Pringle has had his successes and failures. “ In 2010 I grew a 420 pound pumpkin in Richland…. in 2011 all plants and pumpkins were lost due to a beetle of some sort.” He didn’t try to grow any in 2012, so this is his come-back year, in the Methow Valley, where he’s living with and helping his father, Bud Pringle.
“I’ve pretty much overwhelmed myself,” he laughs. “It’s just kind of fun.” He has had help from his relatives, the Belsbys.
“The key is to bury the vines as they grow to promote more roots,” Pringle explained—plus lots of manure and fish fertilizer. “Boy, it stinks every time” when he applies the fish fertilizer, he said. And “each time I used it, a bear came along, a little black bear,” spotted from the nearby house. The garden’s soil includes cow manure and top soil from Spring Creek Ranch. A soaker hose irrigates the pumpkin patch. That’s better for pollinating, Pringle said—sprinklers can wash away pollen.
Pringle’s hand is dwarfed by one of the pumpkins he grew.
The vines he pruned constantly: he kept just a couple lateral vines going, and picked off all extra vine buds and young pumpkins.
The three biggest pumpkins from the patch will provide seeds for next year. “They will be available for others” also, Pringle promised.
Pringle’s pumpkin mentor is Joel Holland, a man whose website claims he has grown 40 pumpkins that weighted over 1,000 pounds each. (The world record is a 2,009 pound behemoth, according to the internet.) Pringle uses Holland seeds.
Monte Pringle shows the Winthrop scale that will weigh the pumpkin—which he will move with a backhoe.
Stand by for more information: The Methow Grist will publish the results of the Friday weigh-in. Plus, the biggest pumpkin should be on view this weekend at the Winthrop library. Pringle has worked with the town and with librarian Sally Portman to get permission to set it (gently) on the library porch.

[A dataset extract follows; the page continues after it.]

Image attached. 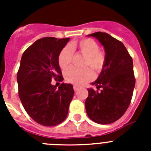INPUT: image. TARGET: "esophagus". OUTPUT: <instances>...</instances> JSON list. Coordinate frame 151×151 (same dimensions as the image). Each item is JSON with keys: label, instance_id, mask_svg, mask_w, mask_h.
I'll return each mask as SVG.
<instances>
[{"label": "esophagus", "instance_id": "esophagus-1", "mask_svg": "<svg viewBox=\"0 0 151 151\" xmlns=\"http://www.w3.org/2000/svg\"><path fill=\"white\" fill-rule=\"evenodd\" d=\"M73 89H74L75 91L76 92V91H78V89H79V87H78L77 85H74V86H73Z\"/></svg>", "mask_w": 151, "mask_h": 151}]
</instances>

Pringle mentioned another pumpkin event in the lower valley: October 5, the Kids’ Pumpkin Fest at Windmill Farm on the Gold Creek Loop Road will feature “games, prizes, candy, (a) country store, (a) hayride and of course buying the perfect pumpkin” according to a post on the Methow Grist.
Pringle has been an electrician for 30 years. His own home is in Wenatchee, and he gets dispatched to jobs as a member of the International Brotherhood of Electric Workers. He’s worked as an electrician on jobs for Microsoft, REI, Alcoa and at Hanford, he said. Pringle is related to the Badger, Boesel and LaRue pioneering Methow Valley families, he said, and to a “Pringle from the Bridgeport bar” on the Columbia River.